▶ **REQUIRED TASK**
Reproduce the listing below in full and without alteration, apart from its pictures.

** start MATERIALS PROVIDED **

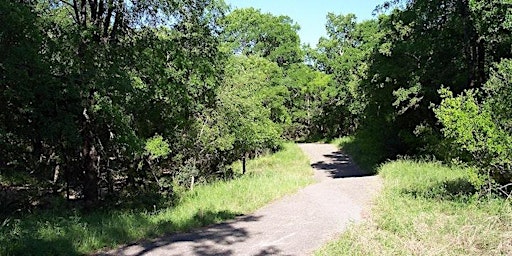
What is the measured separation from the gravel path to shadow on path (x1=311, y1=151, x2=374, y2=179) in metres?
12.7

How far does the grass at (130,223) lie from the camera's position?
21.3ft

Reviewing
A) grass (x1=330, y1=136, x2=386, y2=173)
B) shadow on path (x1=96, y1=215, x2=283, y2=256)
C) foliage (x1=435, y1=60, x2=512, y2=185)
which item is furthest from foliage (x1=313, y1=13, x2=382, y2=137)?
shadow on path (x1=96, y1=215, x2=283, y2=256)

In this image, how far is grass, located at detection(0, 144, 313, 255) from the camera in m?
6.48

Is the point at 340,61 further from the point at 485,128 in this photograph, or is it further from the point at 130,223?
the point at 130,223

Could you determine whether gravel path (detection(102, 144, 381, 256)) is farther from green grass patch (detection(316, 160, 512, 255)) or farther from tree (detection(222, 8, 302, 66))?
tree (detection(222, 8, 302, 66))

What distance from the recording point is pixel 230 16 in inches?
1860

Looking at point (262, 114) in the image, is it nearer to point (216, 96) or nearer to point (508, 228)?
point (216, 96)

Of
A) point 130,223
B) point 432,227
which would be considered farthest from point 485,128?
point 130,223

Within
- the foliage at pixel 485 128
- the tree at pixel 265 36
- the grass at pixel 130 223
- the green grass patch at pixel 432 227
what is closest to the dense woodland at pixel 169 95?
the foliage at pixel 485 128

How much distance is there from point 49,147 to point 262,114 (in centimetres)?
1060

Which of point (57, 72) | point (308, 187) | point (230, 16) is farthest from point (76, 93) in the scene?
point (230, 16)

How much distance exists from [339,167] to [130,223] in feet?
72.4

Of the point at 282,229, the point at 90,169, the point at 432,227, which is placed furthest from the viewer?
the point at 90,169

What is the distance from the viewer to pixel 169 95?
12.8 m
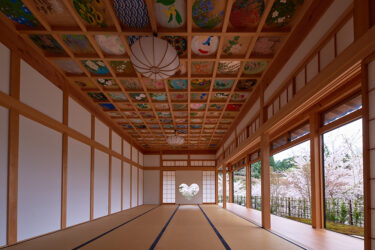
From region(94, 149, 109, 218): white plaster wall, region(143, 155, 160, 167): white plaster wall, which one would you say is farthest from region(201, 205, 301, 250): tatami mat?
region(143, 155, 160, 167): white plaster wall

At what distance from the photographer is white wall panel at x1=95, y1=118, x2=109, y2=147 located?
7946mm

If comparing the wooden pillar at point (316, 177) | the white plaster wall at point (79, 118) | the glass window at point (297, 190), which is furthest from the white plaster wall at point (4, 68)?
the glass window at point (297, 190)

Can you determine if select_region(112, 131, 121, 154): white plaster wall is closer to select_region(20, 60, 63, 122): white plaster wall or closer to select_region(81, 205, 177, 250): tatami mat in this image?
select_region(20, 60, 63, 122): white plaster wall

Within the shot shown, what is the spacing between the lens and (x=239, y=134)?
844 cm

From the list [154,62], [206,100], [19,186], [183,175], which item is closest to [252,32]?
[154,62]

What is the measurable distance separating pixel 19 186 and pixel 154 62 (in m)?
2.76

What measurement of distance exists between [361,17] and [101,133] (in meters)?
7.42

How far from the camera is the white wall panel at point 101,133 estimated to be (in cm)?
795

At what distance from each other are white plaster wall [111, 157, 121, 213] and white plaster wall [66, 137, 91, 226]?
2442 mm

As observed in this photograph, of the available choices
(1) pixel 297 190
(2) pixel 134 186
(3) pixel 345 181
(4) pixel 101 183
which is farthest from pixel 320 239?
Result: (2) pixel 134 186

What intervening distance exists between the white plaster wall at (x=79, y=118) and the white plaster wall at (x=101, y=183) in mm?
1048

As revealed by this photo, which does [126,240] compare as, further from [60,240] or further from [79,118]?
[79,118]

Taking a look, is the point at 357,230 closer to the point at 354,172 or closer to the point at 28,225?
the point at 354,172

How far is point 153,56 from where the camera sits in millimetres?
3924
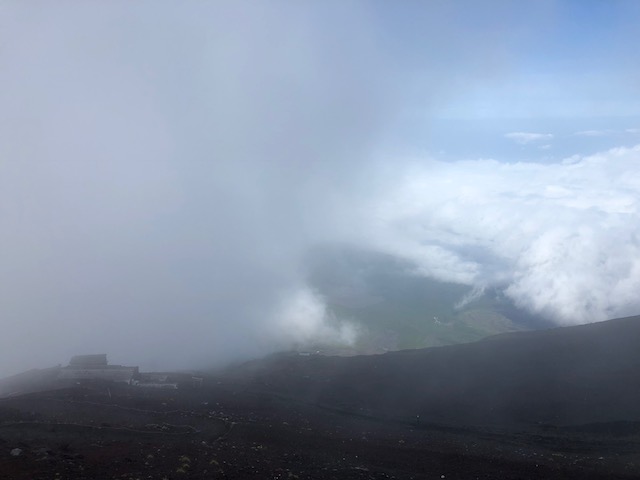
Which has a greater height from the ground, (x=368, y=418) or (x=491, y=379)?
(x=491, y=379)

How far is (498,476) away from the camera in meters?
30.0

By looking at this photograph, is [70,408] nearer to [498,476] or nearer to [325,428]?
[325,428]

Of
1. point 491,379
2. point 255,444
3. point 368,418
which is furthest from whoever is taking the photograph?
point 491,379

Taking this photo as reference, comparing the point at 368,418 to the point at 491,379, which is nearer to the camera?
the point at 368,418

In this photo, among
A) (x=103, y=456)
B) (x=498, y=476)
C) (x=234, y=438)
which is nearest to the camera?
(x=103, y=456)

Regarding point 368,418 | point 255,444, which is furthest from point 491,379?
point 255,444

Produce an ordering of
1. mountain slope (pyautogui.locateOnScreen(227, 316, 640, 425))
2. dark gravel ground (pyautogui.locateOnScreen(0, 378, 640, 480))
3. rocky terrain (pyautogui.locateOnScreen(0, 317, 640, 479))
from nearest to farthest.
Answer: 1. dark gravel ground (pyautogui.locateOnScreen(0, 378, 640, 480))
2. rocky terrain (pyautogui.locateOnScreen(0, 317, 640, 479))
3. mountain slope (pyautogui.locateOnScreen(227, 316, 640, 425))

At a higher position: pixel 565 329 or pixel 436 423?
pixel 565 329

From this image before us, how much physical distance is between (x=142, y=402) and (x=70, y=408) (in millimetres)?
4752

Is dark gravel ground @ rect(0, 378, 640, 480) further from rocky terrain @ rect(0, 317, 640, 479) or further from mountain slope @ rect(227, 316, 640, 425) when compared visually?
mountain slope @ rect(227, 316, 640, 425)

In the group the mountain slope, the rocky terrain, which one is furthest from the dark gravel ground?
the mountain slope

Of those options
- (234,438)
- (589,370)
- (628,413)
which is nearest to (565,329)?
(589,370)

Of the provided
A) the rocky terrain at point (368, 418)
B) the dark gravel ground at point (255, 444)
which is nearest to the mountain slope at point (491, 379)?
the rocky terrain at point (368, 418)

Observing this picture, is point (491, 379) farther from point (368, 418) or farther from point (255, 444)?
point (255, 444)
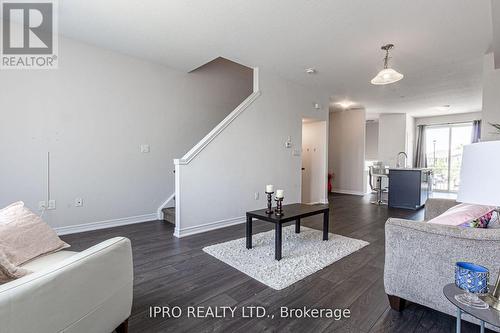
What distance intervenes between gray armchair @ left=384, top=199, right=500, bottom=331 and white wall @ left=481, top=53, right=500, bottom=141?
3.21 m

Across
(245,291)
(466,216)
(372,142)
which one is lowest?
(245,291)

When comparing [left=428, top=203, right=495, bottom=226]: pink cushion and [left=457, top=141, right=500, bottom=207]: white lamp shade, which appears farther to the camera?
[left=428, top=203, right=495, bottom=226]: pink cushion

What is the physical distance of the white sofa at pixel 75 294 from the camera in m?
0.89

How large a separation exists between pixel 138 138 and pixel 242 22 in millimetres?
2568

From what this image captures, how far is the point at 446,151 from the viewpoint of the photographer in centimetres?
888

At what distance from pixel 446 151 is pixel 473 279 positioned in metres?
9.81

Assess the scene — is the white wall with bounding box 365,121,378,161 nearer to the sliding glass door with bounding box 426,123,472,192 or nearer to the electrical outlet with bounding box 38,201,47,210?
the sliding glass door with bounding box 426,123,472,192

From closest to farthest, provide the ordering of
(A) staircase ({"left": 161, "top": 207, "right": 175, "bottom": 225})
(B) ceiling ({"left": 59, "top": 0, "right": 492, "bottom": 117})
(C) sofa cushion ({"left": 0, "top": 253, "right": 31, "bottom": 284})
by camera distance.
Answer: (C) sofa cushion ({"left": 0, "top": 253, "right": 31, "bottom": 284}) < (B) ceiling ({"left": 59, "top": 0, "right": 492, "bottom": 117}) < (A) staircase ({"left": 161, "top": 207, "right": 175, "bottom": 225})

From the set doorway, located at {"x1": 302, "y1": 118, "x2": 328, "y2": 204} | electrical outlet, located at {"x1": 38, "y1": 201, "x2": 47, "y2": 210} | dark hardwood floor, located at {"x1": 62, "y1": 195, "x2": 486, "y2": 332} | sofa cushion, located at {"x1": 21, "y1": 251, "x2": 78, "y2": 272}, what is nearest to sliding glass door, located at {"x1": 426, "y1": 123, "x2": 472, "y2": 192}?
doorway, located at {"x1": 302, "y1": 118, "x2": 328, "y2": 204}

** end MATERIALS PROVIDED **

▶ **ANSWER TO THIS EXERCISE**
What is the measured separation from the gravel path to shadow on path (x1=311, y1=151, x2=374, y2=179) in metres?
12.7

How far does the grass at (130,223) lie from the camera's position?
21.3ft

Reviewing
A) grass (x1=330, y1=136, x2=386, y2=173)
B) shadow on path (x1=96, y1=215, x2=283, y2=256)
C) foliage (x1=435, y1=60, x2=512, y2=185)
which item is furthest from foliage (x1=313, y1=13, x2=382, y2=137)?
shadow on path (x1=96, y1=215, x2=283, y2=256)

In this image, how far is grass, located at detection(0, 144, 313, 255) from the camera in m?
6.48

Is the point at 340,61 further from the point at 485,128 in this photograph, or is it further from the point at 130,223?
the point at 130,223

Could you determine whether gravel path (detection(102, 144, 381, 256)) is farther from green grass patch (detection(316, 160, 512, 255)) or farther from tree (detection(222, 8, 302, 66))?
tree (detection(222, 8, 302, 66))

What distance from the recording point is pixel 230 16 in inches?
1860

Looking at point (262, 114) in the image, is it nearer to point (216, 96) or nearer to point (508, 228)?
point (216, 96)

Of
A) point 130,223
B) point 432,227
which would be considered farthest from point 485,128?
point 130,223

Within
- the foliage at pixel 485 128
- the tree at pixel 265 36
- the grass at pixel 130 223
- the green grass patch at pixel 432 227
what is closest to the dense woodland at pixel 169 95?
the foliage at pixel 485 128

How much distance is there from point 49,147 to point 262,114 (in centimetres)?
1060

Which of point (57, 72) | point (308, 187) | point (230, 16) is farthest from point (76, 93) in the scene?
point (230, 16)

How much distance exists from [339,167] to [130,223] in feet?
72.4

Of the point at 282,229, the point at 90,169, the point at 432,227, which is placed furthest from the viewer?
the point at 90,169

What is the distance from the viewer to pixel 169 95?
12.8 m
From region(94, 149, 109, 218): white plaster wall, region(143, 155, 160, 167): white plaster wall, which one would you say is farthest from region(201, 205, 301, 250): tatami mat?
region(143, 155, 160, 167): white plaster wall

At what distance from the photographer is white wall panel at x1=95, y1=118, x2=109, y2=147 located?
7946mm

If comparing the wooden pillar at point (316, 177) | the white plaster wall at point (79, 118) | the glass window at point (297, 190), which is furthest from the white plaster wall at point (4, 68)?
the glass window at point (297, 190)

Can you determine if select_region(112, 131, 121, 154): white plaster wall is closer to select_region(20, 60, 63, 122): white plaster wall or closer to select_region(81, 205, 177, 250): tatami mat in this image?
select_region(20, 60, 63, 122): white plaster wall

Within the shot shown, what is the spacing between the lens and (x=239, y=134)?
844 cm

From the list [154,62], [206,100], [19,186], [183,175], which item is closest to [252,32]?
[154,62]

What is the measurable distance separating pixel 19 186 and pixel 154 62 (in m)?
2.76

What measurement of distance exists between [361,17] and [101,133] (in meters)?
7.42

How far from the camera is the white wall panel at point 101,133 estimated to be (in cm)?
795

At what distance from each other are white plaster wall [111, 157, 121, 213] and white plaster wall [66, 137, 91, 226]?
2442 mm

As observed in this photograph, of the available choices
(1) pixel 297 190
(2) pixel 134 186
(3) pixel 345 181
(4) pixel 101 183
which is farthest from pixel 320 239?
Result: (2) pixel 134 186

What intervening distance exists between the white plaster wall at (x=79, y=118) and the white plaster wall at (x=101, y=183) in mm?
1048

As revealed by this photo, which does [126,240] compare as, further from [60,240] or further from [79,118]?
[79,118]

Taking a look, is the point at 357,230 closer to the point at 354,172 or closer to the point at 28,225?
the point at 354,172

How far is point 153,56 from where the camera sits in millimetres?
3924
Which has a greater height from the ground, (x=368, y=418) or (x=491, y=379)?
(x=491, y=379)

How far is (498,476) away from the camera in meters?
30.0

By looking at this photograph, is [70,408] nearer to [498,476] or nearer to [325,428]?
[325,428]

Of
1. point 491,379
2. point 255,444
3. point 368,418
which is furthest from whoever is taking the photograph?
point 491,379

Taking this photo as reference, comparing the point at 368,418 to the point at 491,379, which is nearer to the camera?
the point at 368,418

In this photo, among
A) (x=103, y=456)
B) (x=498, y=476)
C) (x=234, y=438)
which is nearest to the camera?
(x=103, y=456)

Regarding point 368,418 | point 255,444, which is furthest from point 491,379?
point 255,444

Produce an ordering of
1. mountain slope (pyautogui.locateOnScreen(227, 316, 640, 425))
2. dark gravel ground (pyautogui.locateOnScreen(0, 378, 640, 480))
3. rocky terrain (pyautogui.locateOnScreen(0, 317, 640, 479))
from nearest to farthest.
Answer: 1. dark gravel ground (pyautogui.locateOnScreen(0, 378, 640, 480))
2. rocky terrain (pyautogui.locateOnScreen(0, 317, 640, 479))
3. mountain slope (pyautogui.locateOnScreen(227, 316, 640, 425))

At a higher position: pixel 565 329 or pixel 436 423?
pixel 565 329

From this image before us, how much physical distance is between (x=142, y=402) and (x=70, y=408) (in millimetres)?
4752

Is dark gravel ground @ rect(0, 378, 640, 480) further from rocky terrain @ rect(0, 317, 640, 479) or further from mountain slope @ rect(227, 316, 640, 425) when compared visually?
mountain slope @ rect(227, 316, 640, 425)

In the group the mountain slope, the rocky terrain, which one is furthest from the dark gravel ground?
the mountain slope

Of those options
- (234,438)
- (589,370)
- (628,413)
which is nearest to (565,329)?
(589,370)

Of the provided
A) the rocky terrain at point (368, 418)
B) the dark gravel ground at point (255, 444)
which is nearest to the mountain slope at point (491, 379)?
the rocky terrain at point (368, 418)

Observing this picture, is point (491, 379) farther from point (368, 418) or farther from point (255, 444)?
point (255, 444)
What distance intervenes between gray armchair @ left=384, top=199, right=500, bottom=331 and white wall @ left=481, top=53, right=500, bottom=141?
3.21 m

Across
(245,291)
(466,216)
(372,142)
which one is lowest?
(245,291)

When comparing [left=428, top=203, right=495, bottom=226]: pink cushion and [left=457, top=141, right=500, bottom=207]: white lamp shade, which appears farther to the camera?
[left=428, top=203, right=495, bottom=226]: pink cushion

What is the physical distance of the white sofa at pixel 75 294 from the camera in m?
0.89

How large a separation exists between pixel 138 138 and pixel 242 22 in millimetres?
2568

From what this image captures, how far is the point at 446,151 from the viewpoint of the photographer in centimetres?
888

At what distance from pixel 446 151 is pixel 473 279 positioned in metres?
9.81

Assess the scene — is the white wall with bounding box 365,121,378,161 nearer to the sliding glass door with bounding box 426,123,472,192 or nearer to the electrical outlet with bounding box 38,201,47,210?
the sliding glass door with bounding box 426,123,472,192

From closest to farthest, provide the ordering of
(A) staircase ({"left": 161, "top": 207, "right": 175, "bottom": 225})
(B) ceiling ({"left": 59, "top": 0, "right": 492, "bottom": 117})
(C) sofa cushion ({"left": 0, "top": 253, "right": 31, "bottom": 284})
by camera distance.
Answer: (C) sofa cushion ({"left": 0, "top": 253, "right": 31, "bottom": 284}) < (B) ceiling ({"left": 59, "top": 0, "right": 492, "bottom": 117}) < (A) staircase ({"left": 161, "top": 207, "right": 175, "bottom": 225})

From the set doorway, located at {"x1": 302, "y1": 118, "x2": 328, "y2": 204} | electrical outlet, located at {"x1": 38, "y1": 201, "x2": 47, "y2": 210} | dark hardwood floor, located at {"x1": 62, "y1": 195, "x2": 486, "y2": 332} | sofa cushion, located at {"x1": 21, "y1": 251, "x2": 78, "y2": 272}, what is nearest to sliding glass door, located at {"x1": 426, "y1": 123, "x2": 472, "y2": 192}?
doorway, located at {"x1": 302, "y1": 118, "x2": 328, "y2": 204}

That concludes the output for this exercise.